D3 based app for visualizing evidence for and against conservation strategies (e.g. Forest Certification, Payments for Ecosystem Services, etc.), to accompany articles on Mongabay.com.

Articles:

The app is designed to load data from arbitrary "strategies" simply by switching two data sources (data/data.csv and data/lookup_strategy.csv). Strategy-specific content is loaded from config.js, which also provides variables to control sizing and spacing of visualization elements (map size, map circle dimensions, size and spacing of chart squares, chart labels, chart rows, etc.).

URLs and Servers

Data general

  • Data spreadsheet: https://docs.google.com/spreadsheets/d/1OP_i8qOqFPdiO9_f-oXQJN3DIU4Fmvm6T5j8WnwrQR4/edit#gid=198979559
  • Raw data is located in sheets named Data_{strategy} (e.g.

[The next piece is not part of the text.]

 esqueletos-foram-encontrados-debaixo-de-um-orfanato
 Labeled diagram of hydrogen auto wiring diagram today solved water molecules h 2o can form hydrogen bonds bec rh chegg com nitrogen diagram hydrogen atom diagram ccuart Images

Data_FSC, etc.)
  • Main lookup, common to all strategies (data/lookup.csv), is located in sheet named Lookup
  • Flattened data that drives the app as data/{STRATEGY}/data.csv is located in sheets named flattened_data_strategy (e.g. flattened_data_FSC)
  • Strategy lookups (data/{STRATEGY}/lookup_strategy.csv) are located in sheets named lookup_strategy (e.g. lookup_strategy)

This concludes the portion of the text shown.